The use of the celebrities, unfortunately, is the source of much of the fat I trimmed to keep the review from bogging down. Except for Noel Neill’s scene (and even there it’s pretty minor) they don’t add anything except showing how hard the crew worked to get them all there. While I respect the effort that went into realizing such a roster of guest stars, some of that effort might have been better spent working the fat out of the script or getting more energy from the performers. That’s why I stopped reviewing the “Bibleman” series--Willie Aames was replaced by someone who can’t match his energy despite being about half his age.

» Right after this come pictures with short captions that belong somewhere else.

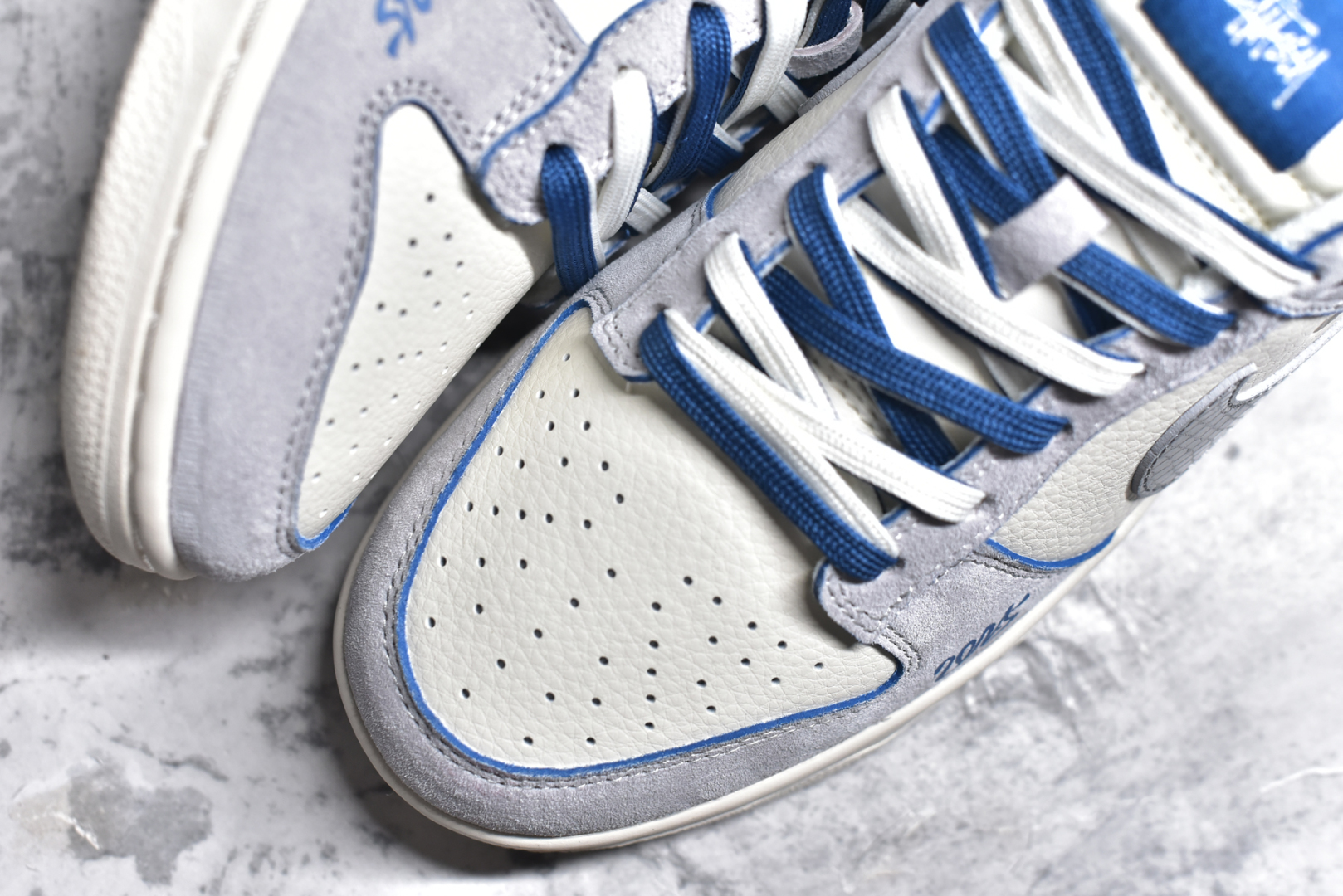 图片[8]-#NK SB Dunk Low 斯图西蛇年联名 米蓝银勾 周年高端定制 低帮休闲板鞋 DM6868-010 #定制鞋盒 大厂纯原品质出货 超高清洁度 皮料切割干净无任何毛边 细节完美 尺码：36 36.5 37.5 38 38.5 39 40 40.5 41 42 42.5 43 44 44.5 45-选品中心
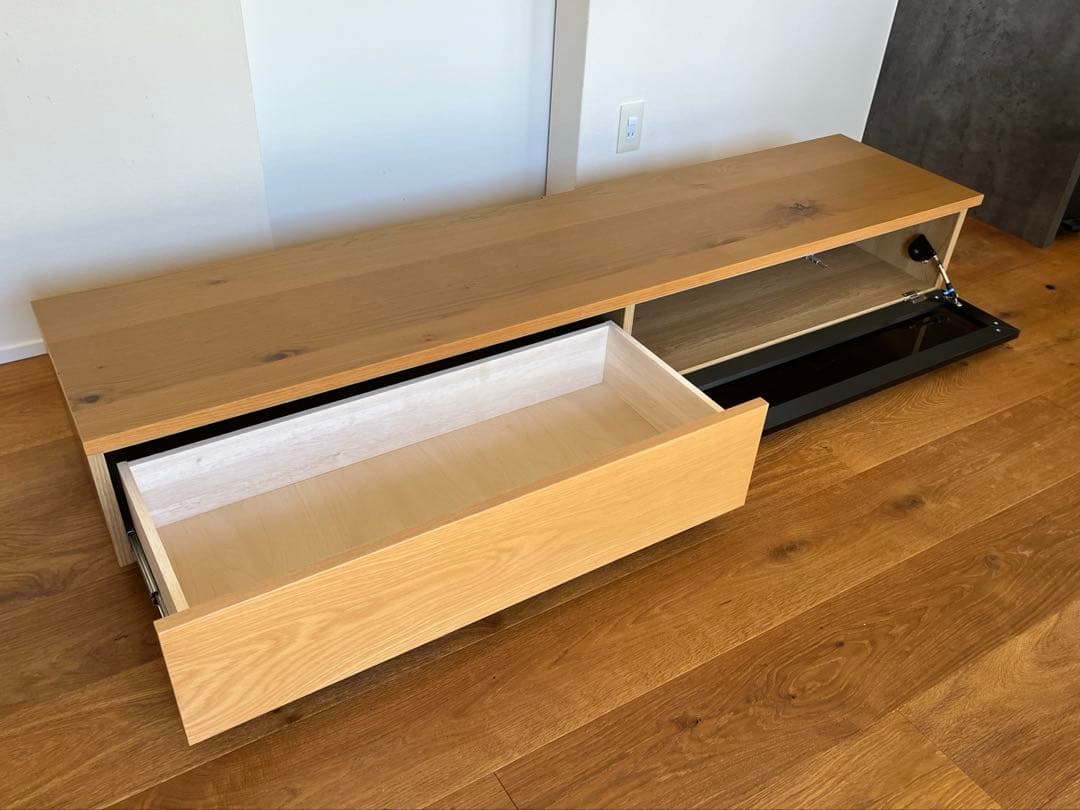 ま*吉様 LIVING HOUSE テレビボード　幅180cm リビングハウス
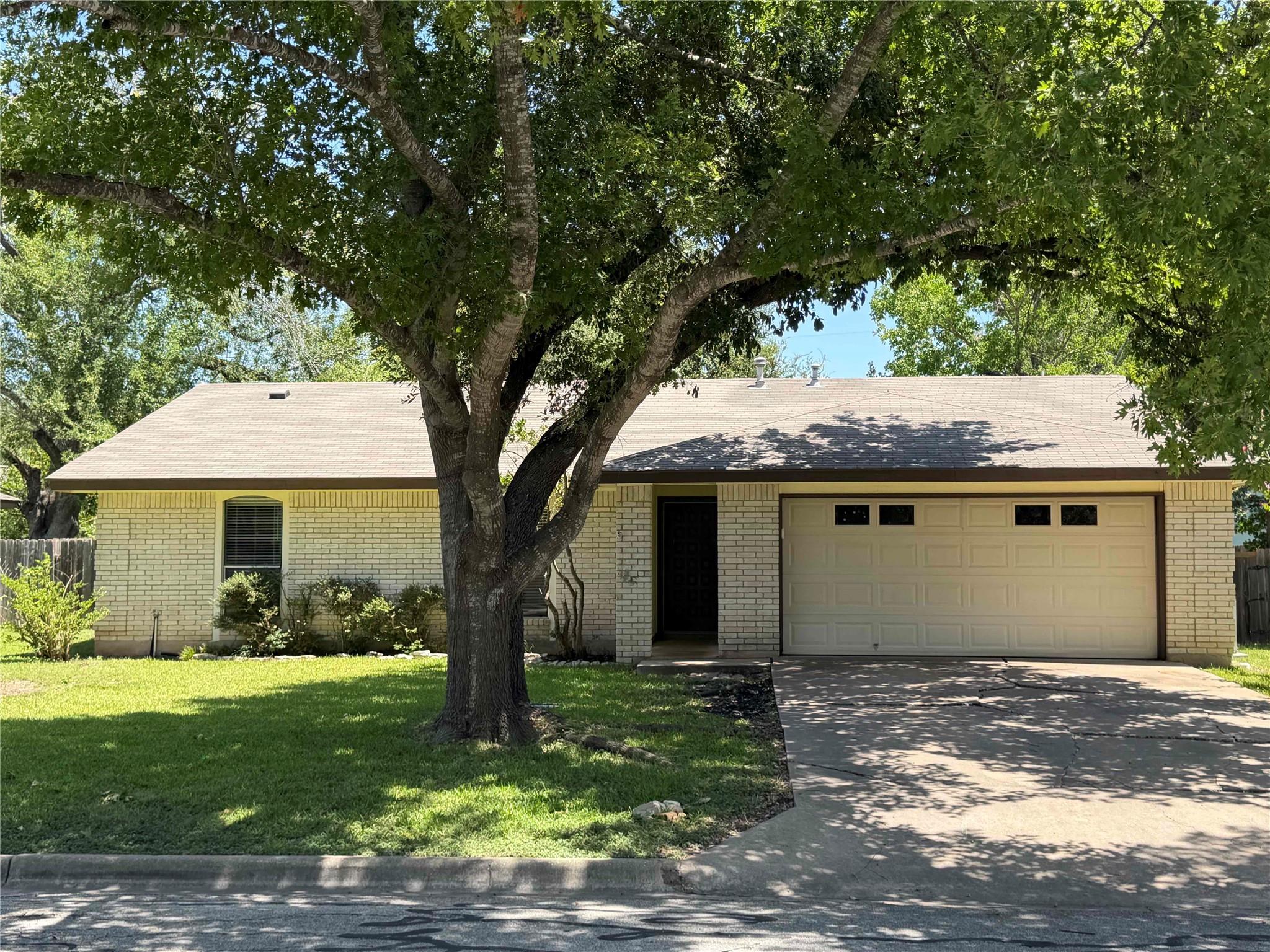 606 Brookhollow DR — photo 3
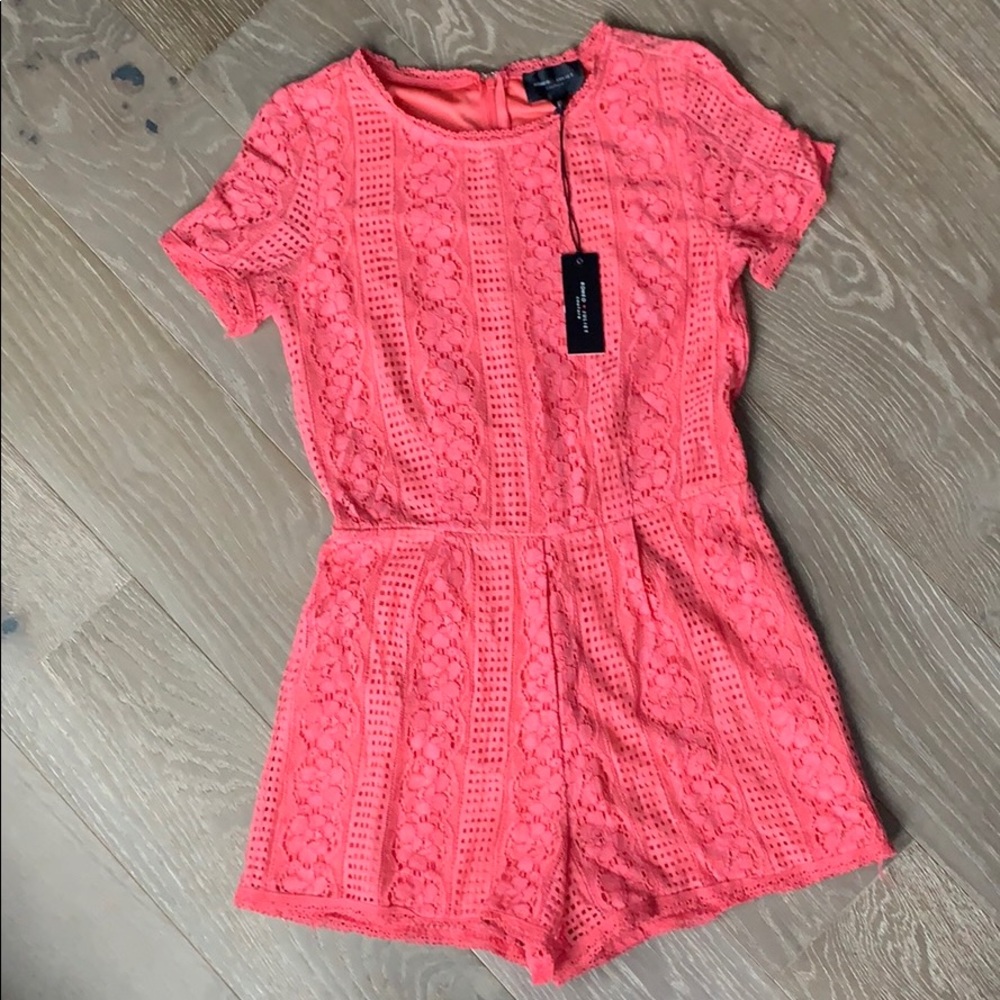 (NWT) Romeo + Juliet Couture Coral Romper, size M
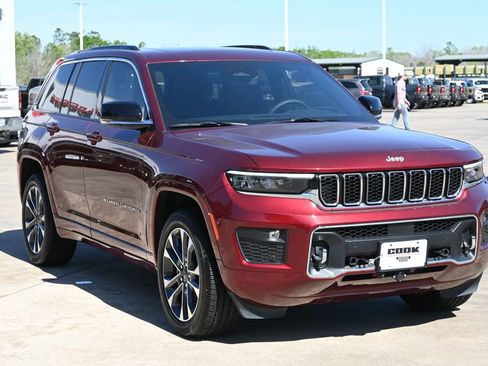 Used 2025 Jeep Grand Cherokee Overland w/ Luxury Tech Group IV AWD/4WD image 2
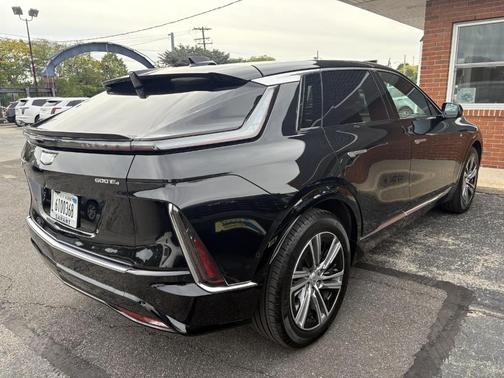 2024 Cadillac LYRIQ Luxury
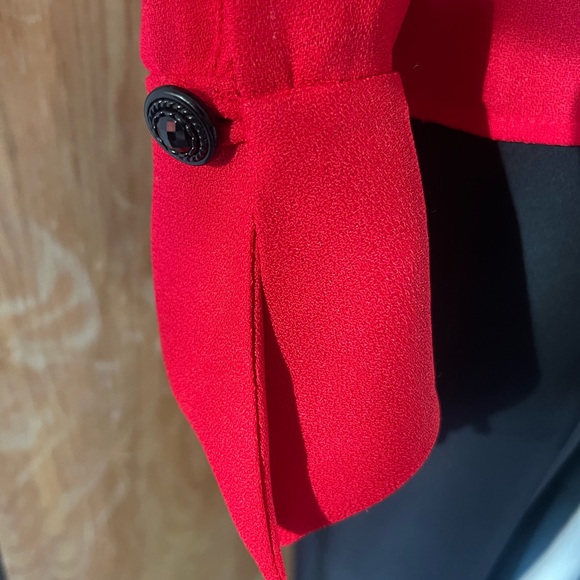 Anna Sui Vibrant Red Garment - Picture 4 of 8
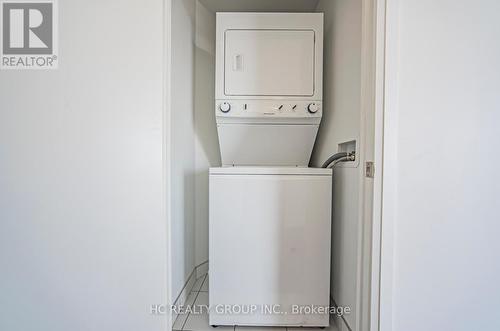 805 - 160 Vanderhoof Avenue, Toronto, ON - Indoor Photo Showing Laundry Room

“Surge of Power” is a curious a dichotomy of quality; it’s too plodding and lacks the energy to be a really good movie (and the ending is fully as weak as it sounds from my recounting), but it has such earnestness about it and within it that you can tell the cast really liked being able to make a superhero movie and pay their respects to that niche of popular culture. And while the end result is still corny, at least I can say that unlike most of the corny movies I’ve reviewed for Spandex Cinema, there are no mixed messages. *coughcoughJesusoursaviorandGuyvercough*

I will say this in “Surge of Power”’s defense: while it’s kind of slow, it has the main characters apply their knowledge of superheroes toward being (or supporting) one. You’d think that’d go without saying in a superhero movie, wouldn’t you? After all, how the bleep can someone not write a script like this where the characters are fans of superhero fiction and have it figure into how they react to their new circumstances? Let’s just say my first heckling nemesis (and it wasn’t “Bibleman”) proves there’s a first time for anything.

[UnSub's aside: And for those wondering, this film apparently does have an apparent-if-unmentioned-and-understated gay subtext to it. "Surge of Power" apparently has gotten a lot of play at gay-friendly film festivals in the US.]

Connection to the Source

“Surge of Power” is what it is, an acceptable if middling movie that they obviously enjoyed making.

Rating

Three stars

Funktastic Rating

A lot of the cheesiness is deliberate, I’m sure, but cheese is cheese, and I’ve never seen anything with Lou Ferrigno that I didn’t like.